Discussion Questions
  1. Unnatural Selection documents the rise of sex selection, and the favouring of boy children over girls.  Why do so many wish their babies to be boys?
  2. Why do human societies throughout history seek to control reproduction?
  3. How successful have attempts to control populations been (either to reduce or increase populations)?
  4. Is this a local problem?  What common factors are shared by countries sliding into significant gender imbalance?
  5. If individual families just want to have “balanced families,” how does this collectively contribute to a gender imbalance? 
  6. What happens to societies when there is a “surplus of men?”
  7. Have you noticed any effects of a gender imbalance in your experience?
  8. How do perceived gender roles in a given society contribute to gender imbalance?
  9. How can human civilizations rectify gender imbalances?
  10. Is this a problem that can be solved?

1 comment:

  1. We did this at a recent Book Club; here's my post from my personal blog.

    Our annual non-fiction pick for Book Club was inspired by a book review at my staff meeting. And with a very preggers Cyn around, who wouldn't want to read about "choosing boys over girls and the consequences of a world full of men"?

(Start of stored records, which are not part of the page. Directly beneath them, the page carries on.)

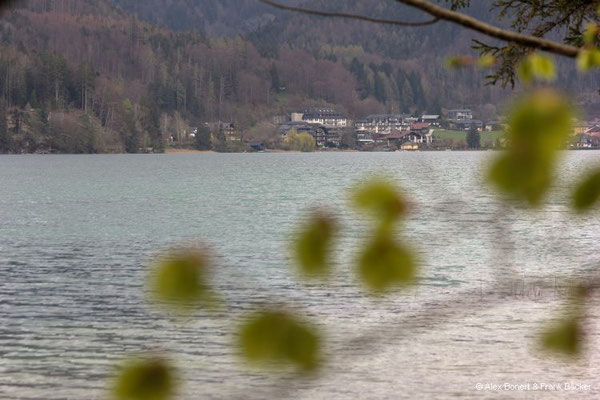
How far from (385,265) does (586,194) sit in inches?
10.7

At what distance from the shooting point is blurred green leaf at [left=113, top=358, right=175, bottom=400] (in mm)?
946

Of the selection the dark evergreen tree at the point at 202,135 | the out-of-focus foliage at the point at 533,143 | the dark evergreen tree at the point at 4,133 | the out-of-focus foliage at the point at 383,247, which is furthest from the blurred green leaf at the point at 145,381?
the dark evergreen tree at the point at 202,135

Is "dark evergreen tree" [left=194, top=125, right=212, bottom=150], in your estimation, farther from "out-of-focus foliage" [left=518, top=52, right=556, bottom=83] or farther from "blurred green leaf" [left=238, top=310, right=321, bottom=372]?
"blurred green leaf" [left=238, top=310, right=321, bottom=372]

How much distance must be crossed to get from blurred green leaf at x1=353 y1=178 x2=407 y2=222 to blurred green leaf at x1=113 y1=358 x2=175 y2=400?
265mm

    Enter Mara Hvistendahl's Unnatural Selection. What began as a cultural study of why certain cultures continue to covet males over females turns into a statistical nightmare that reveals humanity's dirtiest secret: our technology has surpassed our ability to control the repercussions of using that very same technology.

    The crux of Hvistendah's is this: parents, even in modern-day societies, still have a "son preference' which leads to many families having babies until they have a bouncing baby boy. (Do a quick, informal survey of your own: who many families do you know that have the older-girl-younger-boy makeup? Look at single-child homes: how many are single boys versus single girls? How many families do you know where the son is the youngest of the brood? It's fascinating.) In fact, this trending towards having as many kids as possible until you have a son is what led to the one-child-rule in China and the scores of abandoned female babies in other countries.
    Enter technology: amniocentesis and ultrasound. Now parents may choose to find out about any birth defects their children may have; and, if that defect happens to be the lack of a Y-chromosome, they often elect for late-term abortions.

    Let me be very clear here: Hvistendahl is not anti-abortion. The right to choose to abort a baby in the first trimester for a number of reasons (health, rape, age, etc.) is a separate issue from choosing to terminate a viable fetus well past the doctor-recommended 12-week period. It is this blatant sex selection that is now having alarming results, with ratios of boys outnumbering girls in many places as high at 150-100. That's a lot of frustrated men with absolutely no potential for a mate. What's a guy to do?

    Well.

    That's when the real scary begins. In this world, with few females, women are prized and commodified. They are abducted, forced into polyandry or prostitution, used as bartering chips and are generally in grave danger. (Would a world with significantly more females be better? Not really - that's where harems come in). Men with no mates take greater risks, join cults and gangs and terrorism cells. In essence, we become lawless.

    An absolutely riveting read that should spur tonnes of conversations. Much debate around whether sex-identification was neccessary or a luxury? And if it is a luxury, can the choice be taken away from parents in a democratic society? Many of us went home and asked our hippie-era parents about it and had interesting reactions. I think this is the perfect book for an intelligent Book Club.